How a bad diet impacts your mental health – and how to fix it
It is well known that maintaining healthy gut bacteria improves your physical wellbeing but there is increasing evidence linking poor gut health to mental health issues such as anxiety and depression.
The Black Dog Institute reports that one in six Australian workers suffers from mental illness, costing employers an estimated $8,025 annually per person. Mental health issues are the leading cause of absenteeism, costing Australian businesses around $12 billion annually.
Gut bacteria basics
Gut microbiota are microbes made up of trillions of microorganisms that live in the intestine. They perform vital functions including assisting with food digestion, producing vitamins B and K, hormone regulation, and supporting the immune and central nervous systems.
Research from the Clinics and Practice International Journal of Medical Case Reports has found that when these bacteria become unbalanced, inflammation of the gut occurs. This can cause not only gastrointestinal disease and other illnesses, but also anxiety and depression.
Referred to as the “gut-brain-axis”, medical professionals are now thinking of the gut as a second brain. This makes sense when you consider 2015 California Institute of Technology research which found the digestive tract produces almost 90 per cent of the body’s serotonin, the hormone responsible for our feelings of happiness, and wellbeing.
Causes and symptoms of bad bugs in your belly
Gut bacteria can be damaged by many things including:
- A bad diet high in sugar and processed and fatty foods, which increases the likelihood of illness, mood changes, irritability and fatigue at work.

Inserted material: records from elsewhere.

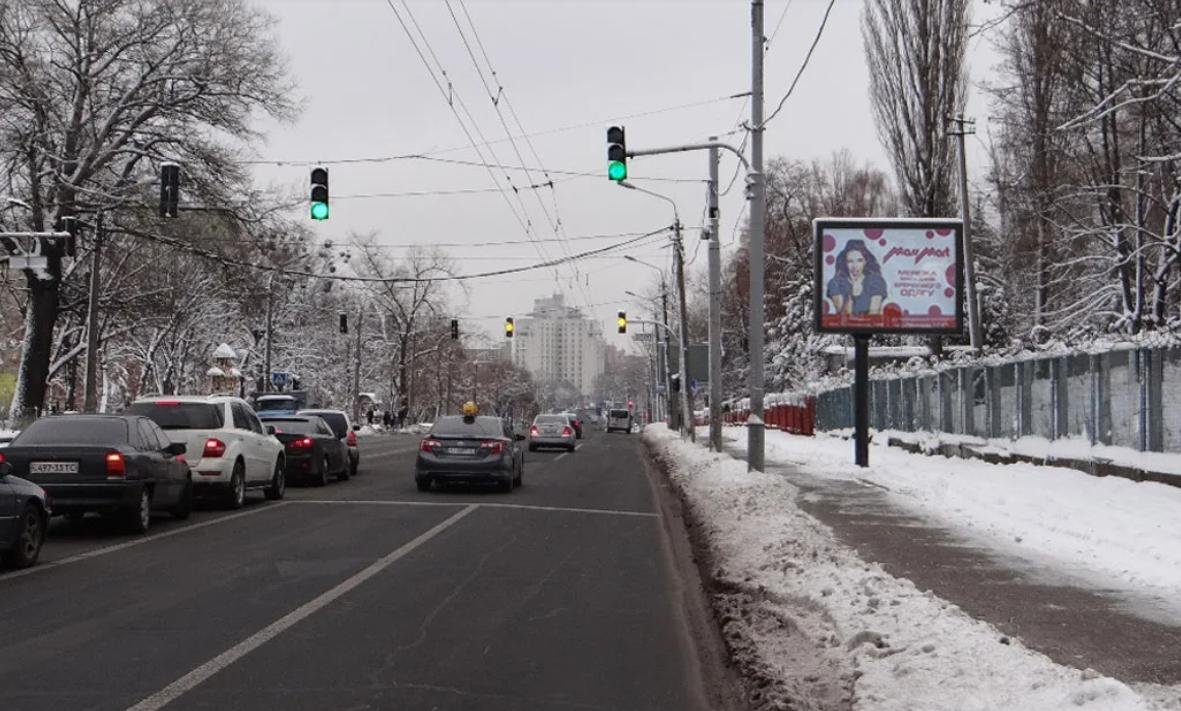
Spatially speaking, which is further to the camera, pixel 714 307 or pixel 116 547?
pixel 714 307

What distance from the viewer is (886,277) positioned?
80.3 ft

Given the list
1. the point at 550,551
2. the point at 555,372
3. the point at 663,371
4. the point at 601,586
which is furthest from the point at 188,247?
the point at 555,372

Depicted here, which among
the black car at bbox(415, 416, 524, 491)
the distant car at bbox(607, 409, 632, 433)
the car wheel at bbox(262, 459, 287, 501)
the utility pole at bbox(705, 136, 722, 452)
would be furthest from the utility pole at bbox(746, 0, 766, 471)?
the distant car at bbox(607, 409, 632, 433)

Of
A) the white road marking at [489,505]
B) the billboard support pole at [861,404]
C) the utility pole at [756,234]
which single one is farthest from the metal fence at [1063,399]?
the white road marking at [489,505]

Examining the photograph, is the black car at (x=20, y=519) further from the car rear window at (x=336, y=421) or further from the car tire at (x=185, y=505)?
the car rear window at (x=336, y=421)

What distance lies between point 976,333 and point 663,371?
47596 millimetres

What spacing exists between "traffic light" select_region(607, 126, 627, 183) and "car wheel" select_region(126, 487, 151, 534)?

- Over use of antibiotics and other prescription medications
- Chronic illness
- Prolonged stress
- Getting older
- Excessive alcohol consumption – also a leading cause of lost productivity and time off work.

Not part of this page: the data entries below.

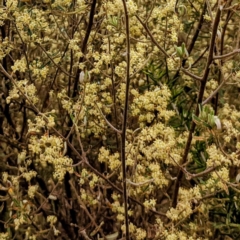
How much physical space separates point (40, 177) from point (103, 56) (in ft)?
2.50

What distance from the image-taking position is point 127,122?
5.77 feet

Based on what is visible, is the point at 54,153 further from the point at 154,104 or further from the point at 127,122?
the point at 127,122

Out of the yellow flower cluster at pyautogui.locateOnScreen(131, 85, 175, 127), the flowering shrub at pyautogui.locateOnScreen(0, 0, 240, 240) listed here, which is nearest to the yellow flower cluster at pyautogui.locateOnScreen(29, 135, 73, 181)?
the flowering shrub at pyautogui.locateOnScreen(0, 0, 240, 240)

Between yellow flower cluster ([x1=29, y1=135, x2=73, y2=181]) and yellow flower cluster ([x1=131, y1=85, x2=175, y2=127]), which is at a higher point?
yellow flower cluster ([x1=131, y1=85, x2=175, y2=127])

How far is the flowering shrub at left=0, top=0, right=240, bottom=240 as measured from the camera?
4.40 ft

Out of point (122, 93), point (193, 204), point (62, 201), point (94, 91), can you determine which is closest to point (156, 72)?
point (122, 93)

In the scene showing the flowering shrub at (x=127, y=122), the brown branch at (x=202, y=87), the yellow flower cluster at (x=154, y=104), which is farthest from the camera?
the yellow flower cluster at (x=154, y=104)

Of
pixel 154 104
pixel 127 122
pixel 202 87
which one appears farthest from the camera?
pixel 127 122

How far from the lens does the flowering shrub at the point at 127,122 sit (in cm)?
134

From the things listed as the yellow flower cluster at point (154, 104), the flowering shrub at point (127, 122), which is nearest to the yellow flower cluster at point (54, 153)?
the flowering shrub at point (127, 122)

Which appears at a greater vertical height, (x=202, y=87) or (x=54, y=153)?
(x=202, y=87)

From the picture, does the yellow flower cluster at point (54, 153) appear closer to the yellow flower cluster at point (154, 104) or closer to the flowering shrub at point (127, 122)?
the flowering shrub at point (127, 122)

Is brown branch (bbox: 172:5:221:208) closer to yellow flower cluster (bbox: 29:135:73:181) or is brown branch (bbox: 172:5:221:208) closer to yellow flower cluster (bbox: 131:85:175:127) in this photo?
yellow flower cluster (bbox: 131:85:175:127)

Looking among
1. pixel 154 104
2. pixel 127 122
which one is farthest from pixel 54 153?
pixel 127 122
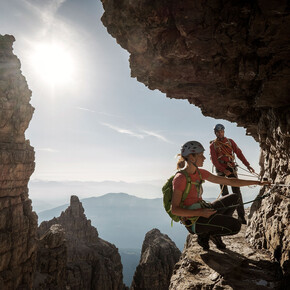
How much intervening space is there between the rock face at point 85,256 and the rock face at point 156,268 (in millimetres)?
9681

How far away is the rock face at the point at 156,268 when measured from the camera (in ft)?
209

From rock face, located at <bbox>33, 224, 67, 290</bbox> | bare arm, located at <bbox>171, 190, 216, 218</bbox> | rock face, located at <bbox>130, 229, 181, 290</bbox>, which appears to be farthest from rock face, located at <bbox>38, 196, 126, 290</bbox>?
bare arm, located at <bbox>171, 190, 216, 218</bbox>

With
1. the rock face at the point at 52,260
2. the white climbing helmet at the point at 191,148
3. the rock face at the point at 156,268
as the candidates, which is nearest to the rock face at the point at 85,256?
the rock face at the point at 52,260

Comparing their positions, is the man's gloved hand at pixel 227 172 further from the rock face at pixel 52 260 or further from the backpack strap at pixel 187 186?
the rock face at pixel 52 260

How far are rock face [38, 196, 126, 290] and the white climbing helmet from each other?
6209 centimetres

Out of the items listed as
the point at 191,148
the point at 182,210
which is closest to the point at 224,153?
the point at 191,148

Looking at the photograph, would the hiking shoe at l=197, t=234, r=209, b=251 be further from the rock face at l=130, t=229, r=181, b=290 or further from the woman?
the rock face at l=130, t=229, r=181, b=290

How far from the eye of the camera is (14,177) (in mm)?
44031

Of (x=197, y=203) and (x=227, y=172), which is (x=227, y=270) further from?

If you’re feeling depressed or anxious, other symptoms that may indicate your low mood is linked to gut health include:
- Weight gain
- Abdominal pain
- Joint pain
- Skin problems
- Immune system disorders
How to restore harmony
In instances where impaired gut health is the cause of depression and anxiety, Dr Raphael Kellman from the Kellman Center for Functional and Integrative Medicine, says, “This is different than what we typically associate with a psychiatric form of depression and these patients may not respond to standard anti-depressants.”

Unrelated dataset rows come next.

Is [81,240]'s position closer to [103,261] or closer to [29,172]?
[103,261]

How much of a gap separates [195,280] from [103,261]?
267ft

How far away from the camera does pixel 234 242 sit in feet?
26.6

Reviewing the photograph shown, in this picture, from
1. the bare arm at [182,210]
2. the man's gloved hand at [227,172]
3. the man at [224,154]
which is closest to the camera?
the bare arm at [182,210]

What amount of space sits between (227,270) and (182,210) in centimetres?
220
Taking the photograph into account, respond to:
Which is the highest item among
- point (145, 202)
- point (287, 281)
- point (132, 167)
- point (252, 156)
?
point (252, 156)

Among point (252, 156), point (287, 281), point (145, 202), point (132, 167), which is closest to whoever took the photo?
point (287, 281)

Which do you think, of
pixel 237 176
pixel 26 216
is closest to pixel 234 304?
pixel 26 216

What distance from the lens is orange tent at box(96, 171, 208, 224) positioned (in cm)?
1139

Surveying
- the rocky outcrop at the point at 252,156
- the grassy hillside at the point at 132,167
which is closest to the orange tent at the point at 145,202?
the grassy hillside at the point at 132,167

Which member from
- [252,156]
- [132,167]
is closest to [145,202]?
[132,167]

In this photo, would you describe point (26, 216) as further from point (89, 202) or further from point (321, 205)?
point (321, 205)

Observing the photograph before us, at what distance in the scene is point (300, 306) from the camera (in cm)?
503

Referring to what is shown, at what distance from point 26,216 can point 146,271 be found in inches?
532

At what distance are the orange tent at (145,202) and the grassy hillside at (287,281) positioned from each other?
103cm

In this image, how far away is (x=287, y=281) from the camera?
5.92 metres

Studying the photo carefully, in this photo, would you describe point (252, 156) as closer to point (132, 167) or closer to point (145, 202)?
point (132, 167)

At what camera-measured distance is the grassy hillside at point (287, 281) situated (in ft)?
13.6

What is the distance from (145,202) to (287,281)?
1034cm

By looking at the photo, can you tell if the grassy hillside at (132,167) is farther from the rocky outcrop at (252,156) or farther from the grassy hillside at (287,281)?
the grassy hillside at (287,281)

In his book The Microbiome Diet, Dr Kellman advises gut and mental health can be restored by a diet high in fresh foods with anti-inflammatory properties including:
- Fresh vegetables – especially beetroot, carrot, broccoli, cabbage, cauliflower and kale, spinach, onions, peas, salad greens, and squash
- Fresh fruits such as apples, blackberries, blueberries, cherries, nectarines, oranges, pears, pink grapefruit, plums, pomegranates, red grapefruit and strawberries
- Turmeric and ginger, basil, oregano, and thyme
- Probiotic supplements from your health food or chemist
- Probiotic foods such as yoghurt, kombucha, kvass, and kefir
- Wild ocean fish, not farmed
- Free range eggs
- Organic or grass-fed meat
- Good fats derived from avocado, coconut oil, olive oil, nuts and seeds
- Beans and legumes
- Fermented foods such as tempeh and miso
While it may seem hard at first to abandon your bad diet and other culprits negatively impacting your gut-brain connection, The Physicians Committee for Responsible Medicine has good news – by making positive changes to your diet you can begin cultivating healthy new microbiota in just 24 hours.
And while beers and burgers might be off the menu for a while – red wine and dark chocolate – in moderation – are not!